> _REQUIREMENT_: Reproduce the data verbatim, starting at its first line and ending with the line that contains "598L577 604H600L602 602V568H589L577", including both.

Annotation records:
*****

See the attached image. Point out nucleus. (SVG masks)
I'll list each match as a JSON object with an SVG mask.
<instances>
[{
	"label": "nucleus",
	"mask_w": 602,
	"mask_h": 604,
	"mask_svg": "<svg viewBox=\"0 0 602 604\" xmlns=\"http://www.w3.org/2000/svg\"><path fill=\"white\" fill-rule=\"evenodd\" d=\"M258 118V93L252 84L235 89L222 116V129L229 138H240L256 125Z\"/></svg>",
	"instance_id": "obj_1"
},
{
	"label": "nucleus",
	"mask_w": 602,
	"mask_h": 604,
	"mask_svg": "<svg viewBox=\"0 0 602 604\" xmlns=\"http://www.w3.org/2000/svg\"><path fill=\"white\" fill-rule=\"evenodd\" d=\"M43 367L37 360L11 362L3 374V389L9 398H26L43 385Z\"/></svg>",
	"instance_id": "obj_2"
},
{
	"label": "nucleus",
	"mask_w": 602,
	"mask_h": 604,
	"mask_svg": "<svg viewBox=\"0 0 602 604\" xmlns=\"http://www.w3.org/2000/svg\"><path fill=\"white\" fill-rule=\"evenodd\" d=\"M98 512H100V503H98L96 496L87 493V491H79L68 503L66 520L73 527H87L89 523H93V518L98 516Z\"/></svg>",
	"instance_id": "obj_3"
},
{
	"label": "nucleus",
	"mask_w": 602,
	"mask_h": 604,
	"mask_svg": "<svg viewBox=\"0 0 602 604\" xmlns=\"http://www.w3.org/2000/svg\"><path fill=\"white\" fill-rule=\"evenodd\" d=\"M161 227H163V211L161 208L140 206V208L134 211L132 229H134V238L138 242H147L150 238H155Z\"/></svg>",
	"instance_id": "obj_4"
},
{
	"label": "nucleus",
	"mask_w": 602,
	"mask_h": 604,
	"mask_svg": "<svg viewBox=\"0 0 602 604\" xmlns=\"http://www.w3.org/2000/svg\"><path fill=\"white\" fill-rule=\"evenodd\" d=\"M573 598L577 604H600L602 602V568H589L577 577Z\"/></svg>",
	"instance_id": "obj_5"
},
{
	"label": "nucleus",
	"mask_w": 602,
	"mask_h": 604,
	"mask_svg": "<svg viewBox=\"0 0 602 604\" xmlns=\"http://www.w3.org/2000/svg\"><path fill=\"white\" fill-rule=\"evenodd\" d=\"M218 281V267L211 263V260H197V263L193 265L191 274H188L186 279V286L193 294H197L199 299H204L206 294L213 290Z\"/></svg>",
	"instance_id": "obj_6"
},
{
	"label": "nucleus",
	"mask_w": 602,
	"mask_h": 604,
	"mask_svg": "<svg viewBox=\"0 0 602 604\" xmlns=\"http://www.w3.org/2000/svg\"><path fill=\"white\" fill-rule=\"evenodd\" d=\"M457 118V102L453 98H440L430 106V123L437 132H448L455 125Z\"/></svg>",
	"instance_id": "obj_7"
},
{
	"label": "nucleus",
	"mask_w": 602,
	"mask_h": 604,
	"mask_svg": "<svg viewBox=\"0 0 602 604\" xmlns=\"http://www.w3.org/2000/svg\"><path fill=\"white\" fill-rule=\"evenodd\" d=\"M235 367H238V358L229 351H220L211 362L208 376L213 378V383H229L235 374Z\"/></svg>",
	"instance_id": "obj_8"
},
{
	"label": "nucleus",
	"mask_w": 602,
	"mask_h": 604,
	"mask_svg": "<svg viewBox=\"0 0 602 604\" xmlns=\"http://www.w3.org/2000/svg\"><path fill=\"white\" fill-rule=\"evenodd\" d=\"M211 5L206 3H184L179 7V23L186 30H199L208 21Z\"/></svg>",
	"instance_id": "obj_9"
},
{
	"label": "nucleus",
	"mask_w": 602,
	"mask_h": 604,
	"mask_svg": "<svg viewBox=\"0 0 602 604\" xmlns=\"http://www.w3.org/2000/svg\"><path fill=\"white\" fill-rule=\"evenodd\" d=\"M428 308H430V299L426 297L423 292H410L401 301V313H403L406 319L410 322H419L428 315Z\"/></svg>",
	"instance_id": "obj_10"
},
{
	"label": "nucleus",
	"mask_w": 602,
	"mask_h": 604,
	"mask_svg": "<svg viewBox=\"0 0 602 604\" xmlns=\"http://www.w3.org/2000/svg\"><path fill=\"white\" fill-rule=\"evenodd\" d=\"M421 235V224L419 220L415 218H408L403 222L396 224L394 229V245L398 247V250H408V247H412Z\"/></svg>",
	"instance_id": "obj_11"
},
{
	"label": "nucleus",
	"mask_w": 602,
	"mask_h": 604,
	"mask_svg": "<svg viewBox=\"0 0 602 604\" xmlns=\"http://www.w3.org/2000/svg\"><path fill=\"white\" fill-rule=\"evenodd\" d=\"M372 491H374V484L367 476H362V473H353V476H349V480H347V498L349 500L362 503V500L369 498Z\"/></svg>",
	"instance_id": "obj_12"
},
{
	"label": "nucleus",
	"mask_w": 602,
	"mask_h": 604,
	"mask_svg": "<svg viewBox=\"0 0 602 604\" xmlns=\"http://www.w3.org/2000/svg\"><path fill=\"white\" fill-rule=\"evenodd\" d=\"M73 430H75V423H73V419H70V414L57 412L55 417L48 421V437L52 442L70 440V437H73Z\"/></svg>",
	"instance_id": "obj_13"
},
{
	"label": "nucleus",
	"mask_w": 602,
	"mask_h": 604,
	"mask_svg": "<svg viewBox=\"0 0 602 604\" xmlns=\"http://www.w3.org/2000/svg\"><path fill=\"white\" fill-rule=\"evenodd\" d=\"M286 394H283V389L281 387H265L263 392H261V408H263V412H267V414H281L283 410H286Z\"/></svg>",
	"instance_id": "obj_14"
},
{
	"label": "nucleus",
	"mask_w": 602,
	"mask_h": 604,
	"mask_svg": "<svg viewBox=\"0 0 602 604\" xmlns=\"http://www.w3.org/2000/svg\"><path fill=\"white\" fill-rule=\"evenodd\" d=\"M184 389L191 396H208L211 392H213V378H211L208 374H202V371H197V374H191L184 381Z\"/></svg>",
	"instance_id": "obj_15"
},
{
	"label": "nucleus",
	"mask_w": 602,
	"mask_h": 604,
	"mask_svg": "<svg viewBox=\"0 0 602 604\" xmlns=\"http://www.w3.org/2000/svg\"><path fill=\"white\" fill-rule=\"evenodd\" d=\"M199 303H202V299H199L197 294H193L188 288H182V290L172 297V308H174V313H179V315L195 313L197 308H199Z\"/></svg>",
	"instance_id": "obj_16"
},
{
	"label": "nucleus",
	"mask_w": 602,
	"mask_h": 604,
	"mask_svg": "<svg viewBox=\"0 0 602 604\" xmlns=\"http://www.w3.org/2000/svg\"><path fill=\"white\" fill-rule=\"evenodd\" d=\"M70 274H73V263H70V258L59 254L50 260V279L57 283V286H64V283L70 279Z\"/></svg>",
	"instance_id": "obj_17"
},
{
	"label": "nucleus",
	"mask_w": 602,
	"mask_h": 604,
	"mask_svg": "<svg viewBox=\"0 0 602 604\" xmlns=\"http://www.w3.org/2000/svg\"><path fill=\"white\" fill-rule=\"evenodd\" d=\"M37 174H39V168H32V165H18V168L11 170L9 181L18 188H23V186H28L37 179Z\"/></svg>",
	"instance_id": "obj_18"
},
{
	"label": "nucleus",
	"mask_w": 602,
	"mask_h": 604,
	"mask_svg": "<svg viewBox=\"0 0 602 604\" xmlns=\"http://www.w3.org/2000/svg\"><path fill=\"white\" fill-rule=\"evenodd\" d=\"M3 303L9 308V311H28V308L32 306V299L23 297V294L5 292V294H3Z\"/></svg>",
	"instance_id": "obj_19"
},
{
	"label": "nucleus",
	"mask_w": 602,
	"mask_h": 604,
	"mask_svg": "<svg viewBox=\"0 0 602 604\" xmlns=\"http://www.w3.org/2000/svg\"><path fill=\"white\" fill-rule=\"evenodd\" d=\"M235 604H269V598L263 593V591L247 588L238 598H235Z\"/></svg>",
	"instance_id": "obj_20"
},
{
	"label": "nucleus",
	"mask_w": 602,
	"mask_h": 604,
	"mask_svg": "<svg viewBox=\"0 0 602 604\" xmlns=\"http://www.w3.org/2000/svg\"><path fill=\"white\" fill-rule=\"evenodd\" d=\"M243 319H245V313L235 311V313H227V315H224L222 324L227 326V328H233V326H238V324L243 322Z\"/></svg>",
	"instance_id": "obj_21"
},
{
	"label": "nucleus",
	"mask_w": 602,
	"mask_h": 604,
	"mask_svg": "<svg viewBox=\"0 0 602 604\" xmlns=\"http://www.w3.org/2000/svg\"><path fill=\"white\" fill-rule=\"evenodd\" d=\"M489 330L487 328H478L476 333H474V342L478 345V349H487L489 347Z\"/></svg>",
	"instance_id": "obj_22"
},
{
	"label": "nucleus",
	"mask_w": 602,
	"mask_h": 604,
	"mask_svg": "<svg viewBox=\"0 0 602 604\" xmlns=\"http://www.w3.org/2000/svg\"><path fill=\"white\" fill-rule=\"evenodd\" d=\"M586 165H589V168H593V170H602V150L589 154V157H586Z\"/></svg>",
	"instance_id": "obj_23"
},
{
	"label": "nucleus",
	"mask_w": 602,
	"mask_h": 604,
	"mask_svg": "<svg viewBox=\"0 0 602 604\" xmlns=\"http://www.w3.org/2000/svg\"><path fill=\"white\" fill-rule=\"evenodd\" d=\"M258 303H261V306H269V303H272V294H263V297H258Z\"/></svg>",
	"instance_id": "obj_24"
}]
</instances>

*****

> _SOLUTION TO THIS EXERCISE_:
See the attached image. Point out nucleus. (SVG masks)
I'll list each match as a JSON object with an SVG mask.
<instances>
[{
	"label": "nucleus",
	"mask_w": 602,
	"mask_h": 604,
	"mask_svg": "<svg viewBox=\"0 0 602 604\" xmlns=\"http://www.w3.org/2000/svg\"><path fill=\"white\" fill-rule=\"evenodd\" d=\"M258 118V93L252 84L235 89L222 116V129L229 138H240L256 125Z\"/></svg>",
	"instance_id": "obj_1"
},
{
	"label": "nucleus",
	"mask_w": 602,
	"mask_h": 604,
	"mask_svg": "<svg viewBox=\"0 0 602 604\" xmlns=\"http://www.w3.org/2000/svg\"><path fill=\"white\" fill-rule=\"evenodd\" d=\"M43 367L37 360L11 362L3 374V389L9 398H26L43 385Z\"/></svg>",
	"instance_id": "obj_2"
},
{
	"label": "nucleus",
	"mask_w": 602,
	"mask_h": 604,
	"mask_svg": "<svg viewBox=\"0 0 602 604\" xmlns=\"http://www.w3.org/2000/svg\"><path fill=\"white\" fill-rule=\"evenodd\" d=\"M98 512H100V503H98L96 496L87 493V491H79L68 503L66 520L73 527H87L89 523H93V518L98 516Z\"/></svg>",
	"instance_id": "obj_3"
},
{
	"label": "nucleus",
	"mask_w": 602,
	"mask_h": 604,
	"mask_svg": "<svg viewBox=\"0 0 602 604\" xmlns=\"http://www.w3.org/2000/svg\"><path fill=\"white\" fill-rule=\"evenodd\" d=\"M161 227H163V211L161 208L140 206V208L134 211L132 229H134V238L138 242H147L150 238H155Z\"/></svg>",
	"instance_id": "obj_4"
},
{
	"label": "nucleus",
	"mask_w": 602,
	"mask_h": 604,
	"mask_svg": "<svg viewBox=\"0 0 602 604\" xmlns=\"http://www.w3.org/2000/svg\"><path fill=\"white\" fill-rule=\"evenodd\" d=\"M573 598L577 604H600L602 602V568H589L577 577Z\"/></svg>",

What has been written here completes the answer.